KarmaBank
WarnAudited by ClawScan on May 10, 2026.
Overview
KarmaBank’s credit-wallet purpose is mostly coherent, but the artifacts expose a Moltbook API key, under-declare high-impact Circle/Moltbook credentials, and rely on an unreviewed local dependency with an install script.
Treat this as a Review item: do not use real Circle funds or credentials until the exposed Moltbook key is removed and rotated, the local install-script dependency is replaced or reviewed, credential requirements are declared, and the loan terms are made consistent. For testing, use sandbox/testnet credentials, avoid --yes unless explicitly intended, and protect the local ledger file.
Findings (6)
Artifact-based informational review of SKILL.md, metadata, install specs, static scan signals, and capability signals. ClawScan does not execute the skill or run runtime probes.
Anyone who can read the package could potentially use or abuse that Moltbook credential, and it indicates unsafe secret-handling practices.
The artifact embeds a real-looking Moltbook API key and explicitly labels it as verified and working.
API Key Status ... Verified: ✅ Working ... Key: `moltbook_sk_h0B8I5q_...`
Remove the key, revoke or rotate it immediately, and use placeholders plus environment variables or a secret manager.
Users may not realize before install that real wallet-management credentials can be involved.
The skill asks for high-impact wallet administration credentials, while the registry metadata declares no required env vars, primary credential, or capability tags.
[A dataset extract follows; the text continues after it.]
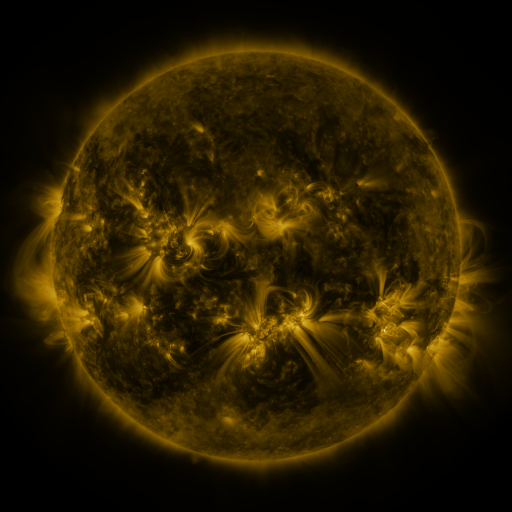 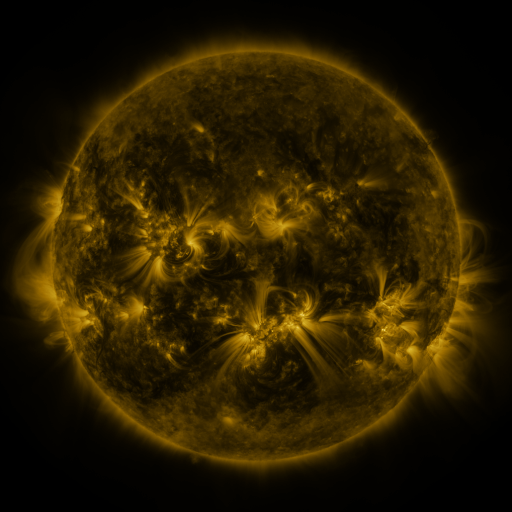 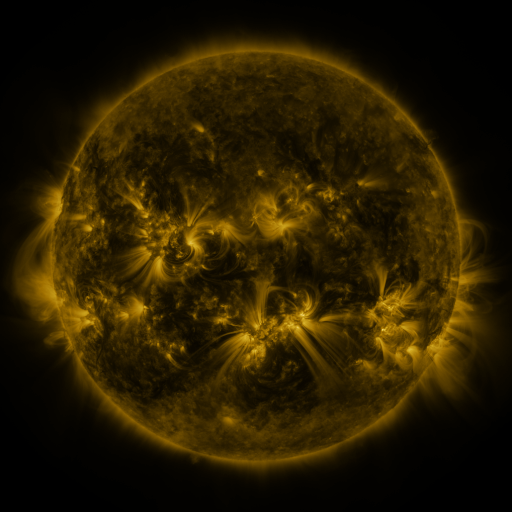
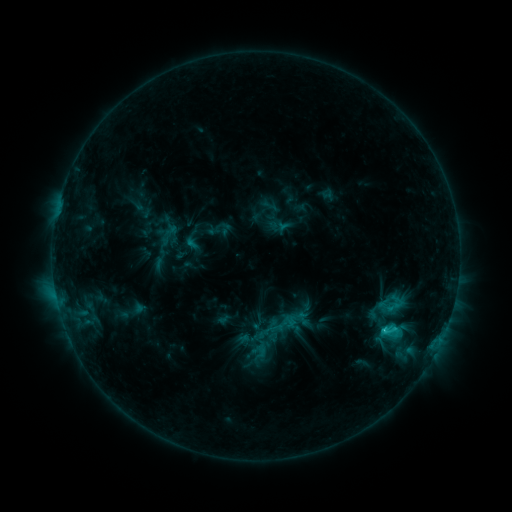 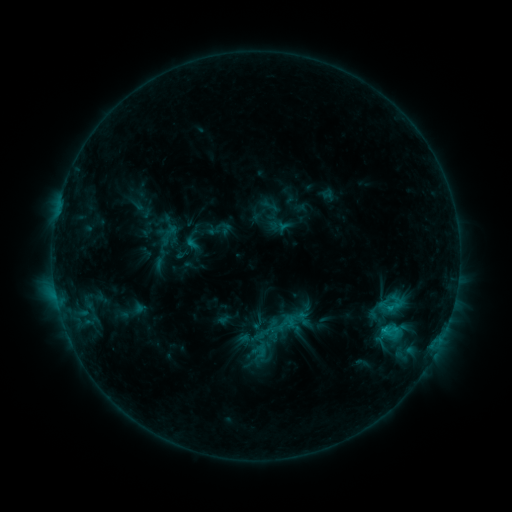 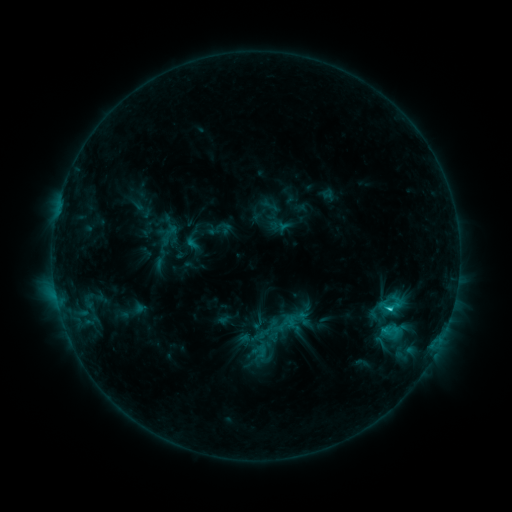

Circle API Key & Entity Secret ... Required for real wallet integration ... Used to create and manage the pool wallet
Declare CIRCLE_API_KEY, CIRCLE_ENTITY_SECRET, and MOLTBOOK_API_KEY in metadata, clearly separate admin versus borrower modes, and document exact wallet permissions and testnet/production boundaries.
Installing the skill could execute unreviewed local dependency code, depending on what exists at that path.
npm install can resolve a local sibling package outside the reviewed artifact set, and that package has an install script.
"@circle/openclaw-wallet-skill": "file:../skills/circle-wallet" ... "../skills/circle-wallet": { ... "hasInstallScript": trueUse a pinned, reviewed registry or git dependency, include the dependency source in the review package, remove install scripts where possible, or instruct users to install with scripts disabled until provenance is verified.
A user or agent could approve borrowing based on misleading or inconsistent financial terms.
This conflicts with the SKILL.md/description claim that loans have 0% interest, creating ambiguity about the actual loan terms.
Repay within 14 days with 5% interest ... Interest Rate: 5% flat ... Late Fee: 10% of outstanding balance
Reconcile all docs and CLI prompts with the actual code, and require the exact interest, fees, due date, and repayment rules to be shown before any borrow action.
If an agent uses these examples carelessly, it may create or repay loans without an additional user confirmation step.
The documented --yes flag bypasses interactive confirmation for borrow and repay actions.
karmabank borrow assistant 100 --yes ... karmabank repay assistant 50 --yes
Avoid --yes unless the user explicitly requested it, and require explicit confirmation for any real Circle transfer or non-demo ledger mutation.
Local tampering or accidental edits could affect future credit limits, balances, or repayment history.
Loan and credit state persists locally and can influence later borrowing decisions; the docs disclose that this demo storage lacks integrity protection.
Current storage: File-backed JSON: `.credit-ledger.json` ... JSON ledger is not tamper-proof
Use this ledger only for demo/testnet use, protect the file, and require a tamper-resistant database or signed transaction log before real funds are involved.